The analysis in the ruling fundamentally revolves around the tax residency of MBTM based on the erstwhile control and management test under the ITA. Under Section 6(3) of the ITA, as it existed during the concerned period, a foreign company could be regarded as an Indian tax resident only if the control and management of its affairs was situated wholly in India. This test of residency was fairly straightforward and has prevailed in the Indian income tax regime for approximately 100 years. During this period it has led to minimal litigation since there is almost never an ambiguity with regard corporate tax residency as it requires the control and management to be situated wholly in India for the foreign company to be considered an Indian tax resident. The simplicity of this test is also evident in this ruling where on a cursory glance, it was clear that the Applicant could not be considered an Indian resident. The AAR examined so many factors only because that was the principal argument of the Revenue on the basis of which it sought a denial of the Mauritius Treaty benefits to the Applicant.
It would be difficult to adopt such straightforward analysis of tax residency under the new test of "place of effective management" ("POEM") which has replaced the control and management test in the ITA from April 1, 2015. The POEM test deems a foreign company to be an Indian tax resident during a year, if during that year the place where its key management and commercial decisions that are necessary for the conduct of its business as a whole are, in substance, made in India.
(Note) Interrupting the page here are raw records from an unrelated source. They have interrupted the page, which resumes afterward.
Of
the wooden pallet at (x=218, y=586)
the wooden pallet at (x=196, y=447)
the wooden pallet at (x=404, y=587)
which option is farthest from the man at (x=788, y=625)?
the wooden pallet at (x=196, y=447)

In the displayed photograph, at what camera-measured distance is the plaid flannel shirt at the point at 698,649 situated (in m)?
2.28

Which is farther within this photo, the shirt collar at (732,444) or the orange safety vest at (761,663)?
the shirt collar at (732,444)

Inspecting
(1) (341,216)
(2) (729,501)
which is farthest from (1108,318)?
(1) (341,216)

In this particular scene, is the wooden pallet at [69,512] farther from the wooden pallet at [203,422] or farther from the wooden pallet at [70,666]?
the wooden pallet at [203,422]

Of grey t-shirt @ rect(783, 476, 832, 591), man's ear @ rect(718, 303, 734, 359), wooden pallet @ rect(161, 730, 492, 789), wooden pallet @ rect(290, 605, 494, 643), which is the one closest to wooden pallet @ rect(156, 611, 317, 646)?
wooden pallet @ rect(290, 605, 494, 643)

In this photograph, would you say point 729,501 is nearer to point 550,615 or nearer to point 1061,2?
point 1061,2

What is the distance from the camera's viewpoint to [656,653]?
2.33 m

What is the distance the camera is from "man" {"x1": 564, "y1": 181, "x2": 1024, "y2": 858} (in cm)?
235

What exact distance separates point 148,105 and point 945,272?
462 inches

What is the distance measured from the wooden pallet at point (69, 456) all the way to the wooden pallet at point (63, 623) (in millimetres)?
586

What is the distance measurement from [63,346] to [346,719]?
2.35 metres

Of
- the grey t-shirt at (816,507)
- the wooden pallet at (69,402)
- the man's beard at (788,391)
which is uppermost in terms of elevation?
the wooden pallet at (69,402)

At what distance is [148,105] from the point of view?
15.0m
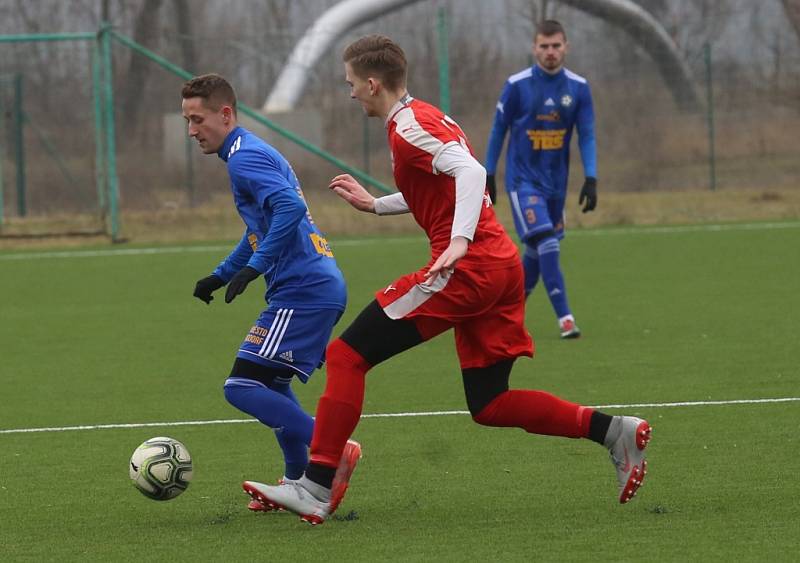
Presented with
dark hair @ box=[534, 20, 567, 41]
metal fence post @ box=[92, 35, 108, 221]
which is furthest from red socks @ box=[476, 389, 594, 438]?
metal fence post @ box=[92, 35, 108, 221]

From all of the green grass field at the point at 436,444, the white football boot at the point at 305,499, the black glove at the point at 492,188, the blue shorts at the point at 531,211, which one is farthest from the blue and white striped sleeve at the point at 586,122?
→ the white football boot at the point at 305,499

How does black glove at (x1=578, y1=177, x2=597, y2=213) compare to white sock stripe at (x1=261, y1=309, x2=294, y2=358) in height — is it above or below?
above

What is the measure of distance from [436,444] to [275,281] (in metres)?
1.42

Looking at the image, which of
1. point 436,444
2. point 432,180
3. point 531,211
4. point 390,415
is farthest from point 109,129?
point 432,180

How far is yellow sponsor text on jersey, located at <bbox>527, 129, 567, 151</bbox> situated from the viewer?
35.2ft

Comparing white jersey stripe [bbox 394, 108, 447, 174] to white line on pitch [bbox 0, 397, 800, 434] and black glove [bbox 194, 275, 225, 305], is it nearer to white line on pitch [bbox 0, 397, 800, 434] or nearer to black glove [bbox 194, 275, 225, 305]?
black glove [bbox 194, 275, 225, 305]

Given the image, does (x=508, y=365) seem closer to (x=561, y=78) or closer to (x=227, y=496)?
(x=227, y=496)

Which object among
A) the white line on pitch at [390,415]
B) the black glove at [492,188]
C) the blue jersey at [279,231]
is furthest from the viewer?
the black glove at [492,188]

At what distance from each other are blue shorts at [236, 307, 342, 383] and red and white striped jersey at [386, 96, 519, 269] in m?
0.59

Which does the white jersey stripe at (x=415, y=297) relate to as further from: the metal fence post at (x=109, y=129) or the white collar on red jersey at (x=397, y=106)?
the metal fence post at (x=109, y=129)

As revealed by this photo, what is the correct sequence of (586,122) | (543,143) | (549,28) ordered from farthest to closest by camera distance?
(543,143)
(586,122)
(549,28)

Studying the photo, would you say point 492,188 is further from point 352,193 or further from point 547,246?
point 352,193

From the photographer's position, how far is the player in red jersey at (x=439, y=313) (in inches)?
206

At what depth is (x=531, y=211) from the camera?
1055 cm
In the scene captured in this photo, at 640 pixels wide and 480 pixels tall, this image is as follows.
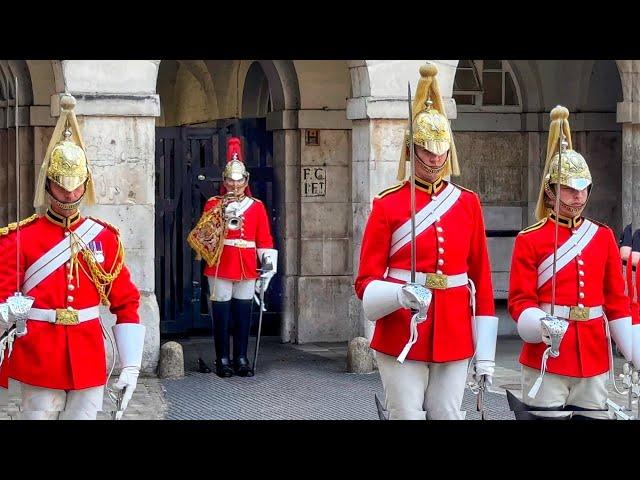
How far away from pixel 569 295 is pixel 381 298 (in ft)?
3.90

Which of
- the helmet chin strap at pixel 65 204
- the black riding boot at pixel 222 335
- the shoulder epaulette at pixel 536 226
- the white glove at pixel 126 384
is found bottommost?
the black riding boot at pixel 222 335

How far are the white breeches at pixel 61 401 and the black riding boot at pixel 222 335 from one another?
6.11 metres

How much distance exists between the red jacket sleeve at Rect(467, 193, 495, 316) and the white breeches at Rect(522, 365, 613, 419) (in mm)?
503

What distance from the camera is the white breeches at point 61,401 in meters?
7.08

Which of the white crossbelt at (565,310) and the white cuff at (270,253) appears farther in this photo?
the white cuff at (270,253)

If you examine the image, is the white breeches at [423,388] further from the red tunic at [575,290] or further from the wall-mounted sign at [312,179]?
the wall-mounted sign at [312,179]

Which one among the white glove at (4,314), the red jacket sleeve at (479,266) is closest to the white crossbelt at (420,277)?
the red jacket sleeve at (479,266)

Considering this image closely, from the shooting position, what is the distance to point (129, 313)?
23.9 feet

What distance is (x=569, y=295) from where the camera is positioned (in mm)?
7824

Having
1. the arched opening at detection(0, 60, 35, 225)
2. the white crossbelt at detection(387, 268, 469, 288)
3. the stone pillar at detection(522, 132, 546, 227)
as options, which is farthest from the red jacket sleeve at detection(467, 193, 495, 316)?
the stone pillar at detection(522, 132, 546, 227)

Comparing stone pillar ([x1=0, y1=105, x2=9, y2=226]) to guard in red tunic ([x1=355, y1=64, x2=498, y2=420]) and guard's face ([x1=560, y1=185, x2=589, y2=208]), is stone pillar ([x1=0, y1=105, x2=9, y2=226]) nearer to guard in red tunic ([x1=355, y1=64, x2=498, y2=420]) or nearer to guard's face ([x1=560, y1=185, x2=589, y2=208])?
guard's face ([x1=560, y1=185, x2=589, y2=208])

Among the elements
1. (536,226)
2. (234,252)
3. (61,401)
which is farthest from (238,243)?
(61,401)

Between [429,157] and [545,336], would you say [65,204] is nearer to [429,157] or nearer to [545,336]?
[429,157]
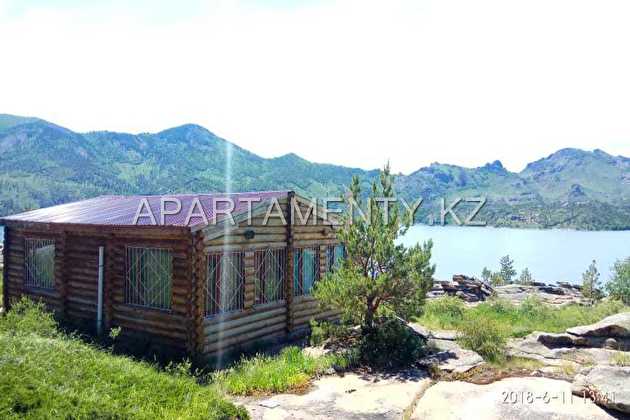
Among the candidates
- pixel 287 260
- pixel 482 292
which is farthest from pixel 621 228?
pixel 287 260

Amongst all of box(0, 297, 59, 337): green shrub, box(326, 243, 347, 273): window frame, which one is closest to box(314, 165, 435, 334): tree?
box(326, 243, 347, 273): window frame

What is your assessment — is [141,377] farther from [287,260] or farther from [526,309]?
[526,309]

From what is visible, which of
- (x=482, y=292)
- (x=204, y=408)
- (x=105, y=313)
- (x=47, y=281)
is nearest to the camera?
(x=204, y=408)

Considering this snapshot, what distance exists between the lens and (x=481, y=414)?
298 inches

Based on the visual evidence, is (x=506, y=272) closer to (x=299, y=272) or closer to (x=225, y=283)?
(x=299, y=272)

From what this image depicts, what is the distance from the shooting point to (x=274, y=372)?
31.9ft

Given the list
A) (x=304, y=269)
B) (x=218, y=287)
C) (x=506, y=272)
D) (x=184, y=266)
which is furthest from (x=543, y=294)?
(x=184, y=266)

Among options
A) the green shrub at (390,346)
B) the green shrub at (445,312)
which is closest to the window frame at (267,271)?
the green shrub at (390,346)

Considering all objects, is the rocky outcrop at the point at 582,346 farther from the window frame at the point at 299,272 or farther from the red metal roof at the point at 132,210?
the red metal roof at the point at 132,210

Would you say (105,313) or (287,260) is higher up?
(287,260)

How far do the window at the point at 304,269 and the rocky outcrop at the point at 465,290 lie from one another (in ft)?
36.9

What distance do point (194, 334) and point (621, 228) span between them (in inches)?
7906

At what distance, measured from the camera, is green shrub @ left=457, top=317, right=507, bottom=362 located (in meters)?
11.5

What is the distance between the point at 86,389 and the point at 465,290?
21913 mm
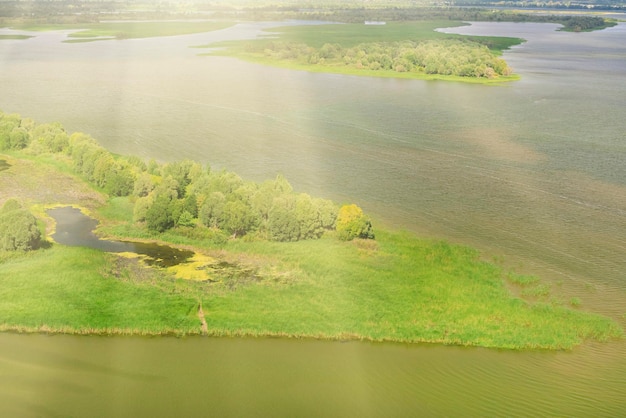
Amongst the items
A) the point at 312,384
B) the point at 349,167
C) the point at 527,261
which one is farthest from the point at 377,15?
the point at 312,384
While the Indian Government has released draft guidelines8 to address the ambiguity of the POEM test, the guidelines appear to raise more concerns than resolving them, and are yet to be finalized despite the POEM test being in effect (our hotline on POEM http://www.nishithdesai.com/information/research-and-articles/nda-hotline/nda-hotline-single-view/article/poem-new-criteria-for-corporate-tax-residence-in-india.html?no_cache=1&cHash=441d8fd361ff3271a3788c9d241e2037). It is yet to be seen how the question of corporate tax residency under POEM test plays out in courts.
1. 40 ITR 1 (SC)
2. (1951) 19 ITR 168
3. Union of India v. Azadi Bachao Andolan,  263 ITR 707 (SC)
4. Vodafone International Holdings BV v. Union of India,  341 ITR 1 (SC)
5. 2010 324 ITR 1 (AAR)
6.  379 ITR 256
7. An impermissible avoidance arrangement is one where the arrangement is entered into with the main purpose of obtaining a tax benefit and is either (i) not at arm's length, (ii) non-bona fide, (iii) results in abuse or misuse of the tax provisions, or (iv) lacks commercial substance.